** Opening TEXT UNDER STUDY block **

The Waterloo Campaign started when the French L'Armée du Nord commanded by the Emperor Napoleon crossed the Belgium-France frontier on 15th June 1815. Its interlinked battles took place over the next five-days culminating in Napoleon's last great battle near a small Belgium town called Waterloo on 18th June 1815.
The Battle of Ligny was fought between the main body of the French L'Armée du Nord commanded by the Emperor Napoleon and Field Marshal Gebhard Leberecht von Blücher's Prussian Army on 16th June 1815.
The Battle of Quatre Bras was fought between the Duke of Wellington's Anglo-Dutch Army and the Left Wing of the French L'Armée du Nord commanded by Marshal Michel Ney on 16th June 1815.
The Battle of Wavre was fought between the Prussian Rearguard commanded by Lieutenant General Thielemann and the Right Wing of the French L'Armée du Nord commanded by Marshal Grouchy. It began on the 18th and split over into the following day to end on 19th June 1815.
The Battle of Waterloo, the most famous of the four battles, was fought between the main body of the Emperor Napoleon's L'Armée du Nord and the Duke of Wellington's Anglo-Dutch Army supported by Field Marshal Blücher's Prussians on 18th June 1815.
The Battle of Ligny was to be the Emperor Napoleon's last great victory. The Battle of Waterloo was to be Napoleon Bonaparte's first personal defeat and down fall. When his Grande Armée was defeated that day any hope that he had of consolidating his position as the Emperor of the French and undisputed ruler of France faded and ultimately died.
Following Napoleon’s victory at Ligny and the stalemate at Quatre Bras on 16 June 1815 Wellington’s Anglo-Dutch Army withdrew to the area south of Mont Saint-Jean near the hamlet of Waterloo and the Prussians withdrew towards Wavre. Napoleon’s forces re-grouped and the bulk under the Emperor followed up the Anglo-Dutch along the axis of the Chaussée, the Charleroi to Waterloo road. By the evening of 17 June 1815 Napoleon had reached the farmhouse at Le Caillou where he spent the night. The next morning he continued northwards towards Wellington’s waiting Army.
Napoleon's French at Waterloo numbered 48,950 infantry, 15,765 cavalry and 7,232 artillerymen with 246 guns. These were the flower of the French nation and probably the best collective force that the Emperor had ever commanded. His commander’s were, however, his second eleven.
Wellington’s Anglo-Dutch Army at Waterloo was 49,608 infantry, 12,402 cavalry and 5,645 artillerymen with 156 guns. Of these about 24,000 were British and 6,000 were veterans of the King's German Legion. The remainder were untried, though the Hanoverians and Brunswickers proved themselves worth of the Duke's praise.

** Closing TEXT UNDER STUDY block **

EXERCISE TASKS →
A) In the Waterloo Campaign text, how many guns did Wellington's Anglo-Dutch Army have at Waterloo?
B) Rewrite the Waterloo Campaign text from "The Battle of Quatre" to "Ney on 16th June 1815.", putting "Michel Ney" in place of "Marshal Michel Ney".
The entries that come next are separate material and are not part of the Waterloo Campaign text.

** Opening RECORDS SHOWN block **

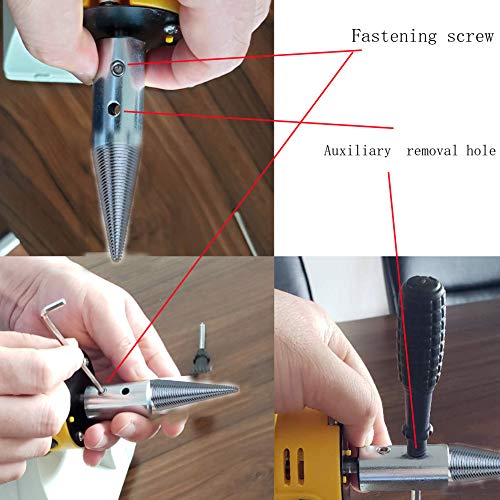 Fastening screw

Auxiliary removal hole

** Closing RECORDS SHOWN block **
** Opening RECORDS SHOWN block **

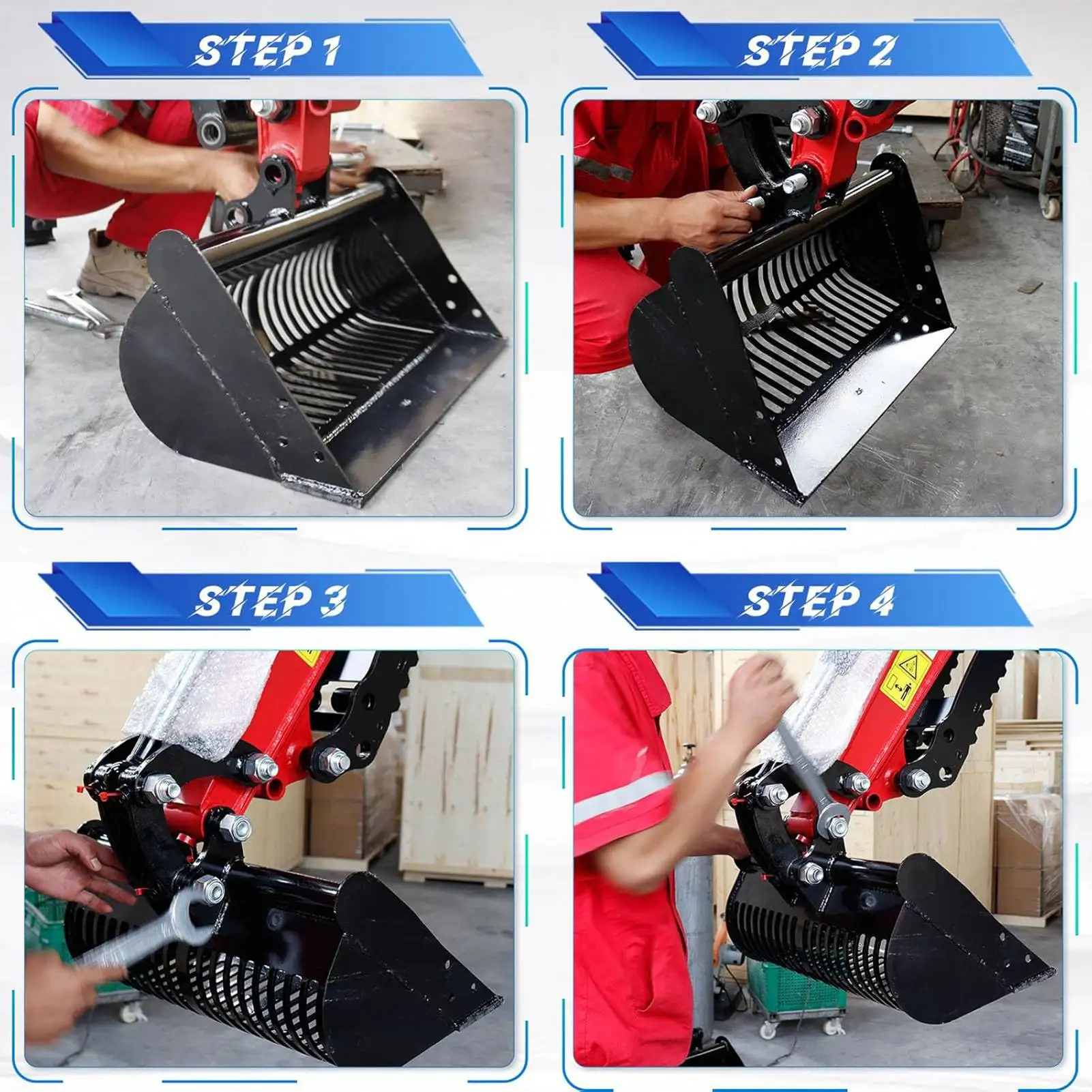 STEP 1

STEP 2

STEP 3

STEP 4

** Closing RECORDS SHOWN block **

REPLIES →
A) 156 guns.

B)
The Battle of Quatre Bras was fought between the Duke of Wellington's Anglo-Dutch Army and the Left Wing of the French L'Armée du Nord commanded by Michel Ney on 16th June 1815.